56 * sum(test.def == knn.5)/56
## [1] 41
In the K=5 model, it correctly classifies 41% of the outcomes.
56 * sum(test.def == knn.10)/56
## [1] 43
In the K=10 model, it correctly classifies 43% of the outcomes.
table(knn.1 ,test.def)
## test.def
## knn.1 acquired-ipo operating
## acquired-ipo 0 4
## operating 15 37
table(knn.5 ,test.def)
## test.def
## knn.5 acquired-ipo operating
## acquired-ipo 1 1
## operating 14 40
table(knn.10 ,test.def)
## test.def
## knn.10 acquired-ipo operating
## acquired-ipo 4 2
## operating 11 39
To best test the models, I chose to run a stratified cross-validation with another test of K at 1, 5, and 10, which samples the positive and negative instances in a K partition (Tan et al. 2019, p. 167).
For K=1, among four companies predicted for acquisition, 0% is the likelihood of this happening while 40.5% is the probability of an operating company predicted for acquisition.
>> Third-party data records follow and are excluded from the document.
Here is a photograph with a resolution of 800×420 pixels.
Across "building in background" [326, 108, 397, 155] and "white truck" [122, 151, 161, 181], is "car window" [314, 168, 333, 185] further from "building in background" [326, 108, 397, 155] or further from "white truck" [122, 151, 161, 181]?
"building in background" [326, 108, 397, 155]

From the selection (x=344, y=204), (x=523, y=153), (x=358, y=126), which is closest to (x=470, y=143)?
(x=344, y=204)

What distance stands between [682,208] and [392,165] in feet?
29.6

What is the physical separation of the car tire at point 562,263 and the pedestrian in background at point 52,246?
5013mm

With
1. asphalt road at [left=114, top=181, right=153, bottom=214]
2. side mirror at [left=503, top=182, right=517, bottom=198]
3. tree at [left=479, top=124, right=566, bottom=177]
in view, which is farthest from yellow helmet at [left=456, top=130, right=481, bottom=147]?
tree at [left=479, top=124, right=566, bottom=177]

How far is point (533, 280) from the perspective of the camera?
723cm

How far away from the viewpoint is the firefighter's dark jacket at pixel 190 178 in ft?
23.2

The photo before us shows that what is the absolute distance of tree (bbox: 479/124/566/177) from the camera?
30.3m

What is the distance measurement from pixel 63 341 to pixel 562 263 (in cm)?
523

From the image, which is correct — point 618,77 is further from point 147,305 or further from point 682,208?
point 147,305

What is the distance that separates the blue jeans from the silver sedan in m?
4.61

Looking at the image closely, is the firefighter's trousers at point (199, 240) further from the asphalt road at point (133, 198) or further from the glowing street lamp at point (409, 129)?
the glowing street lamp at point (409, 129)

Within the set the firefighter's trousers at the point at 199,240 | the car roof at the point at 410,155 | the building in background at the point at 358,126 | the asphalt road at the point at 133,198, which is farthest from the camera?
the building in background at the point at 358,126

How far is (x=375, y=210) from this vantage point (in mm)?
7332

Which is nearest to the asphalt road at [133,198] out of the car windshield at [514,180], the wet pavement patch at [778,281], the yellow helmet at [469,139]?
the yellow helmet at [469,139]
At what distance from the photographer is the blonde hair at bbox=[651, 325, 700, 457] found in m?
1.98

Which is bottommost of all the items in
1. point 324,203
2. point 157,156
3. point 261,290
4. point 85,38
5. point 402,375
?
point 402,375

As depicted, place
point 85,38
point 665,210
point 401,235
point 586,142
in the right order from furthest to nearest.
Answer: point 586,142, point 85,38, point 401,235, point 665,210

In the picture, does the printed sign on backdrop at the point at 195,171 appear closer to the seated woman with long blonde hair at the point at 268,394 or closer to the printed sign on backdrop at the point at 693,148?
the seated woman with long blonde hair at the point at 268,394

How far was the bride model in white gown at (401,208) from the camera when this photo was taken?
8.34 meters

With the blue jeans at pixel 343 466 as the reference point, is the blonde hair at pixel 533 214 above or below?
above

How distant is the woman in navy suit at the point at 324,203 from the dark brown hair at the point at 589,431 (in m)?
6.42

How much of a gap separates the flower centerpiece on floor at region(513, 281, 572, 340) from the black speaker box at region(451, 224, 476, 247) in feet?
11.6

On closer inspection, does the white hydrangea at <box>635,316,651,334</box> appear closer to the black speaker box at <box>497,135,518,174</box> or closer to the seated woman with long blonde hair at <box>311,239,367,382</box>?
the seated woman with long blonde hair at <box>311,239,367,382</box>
For K=5, the probability improves but for a smaller sample as a 50% likelihood exists if a company is predicted for acquisition. This changes with operating companies, as 14 of 40 fall into this range (35%). The predicted acquisition companies is only two, though. Finally, for the K=10 test, among six companies predicted for acquisition or IPO, the probability is 66%. For those operating, the percentage drops to 28.2% with 11 of 39 companies.
With this model, increasing K increases the classification and success rate, however, the variability and predictive power is not as conclusive for those companies remaining in operating status.
Since the KNN models remain somewhat inconclusive and binary even after normalizing the data, I chose to visualize the findings via two methods to display the models holistically with all variables – both the factor (dependent, status) and the three independent. In the first visualization, it remains apparent that funding has the most variability but perhaps the greatest impact on “status” and whether an upstate New York company will reach acquisition or IPO level. Number of investors and rounds still have an impact, but they are not as strong as funding.
Additionally, in the second visualization, KNN principles are included to show the predictability across all variables and potential relationships. The bottom row signifies the relationship between “status” and the independent variables with the red dot consistent with the above KNN results. However, the inclusion of histograms and correlation matrices is intentional to show there are other findings. For instance, the more funding rounds has a stronger relationship to “status” than the number of investors. It would be deemed statistically significant, but more analysis and data are needed. Conversely, the investor and round relationship is statistically insignificant. This is valid and consistent with industry standards.
library(psych)
pairs.panels (df[,-5],
method = "pearson",
hist.col = "#00AFBB",
density = TRUE,
ellipses = TRUE
)
In conclusion, more data are needed to create stronger algorithms for predictive value but the foundation remains for further exploration. Between the two models, though, decisions trees seem more appropriate in this analytical situation.
Tan, P.-N., Steinbach, M., Karpatne, A., & Kumar, V. (2019). Introduction to data mining. New York, NY: Pearson Education, Inc.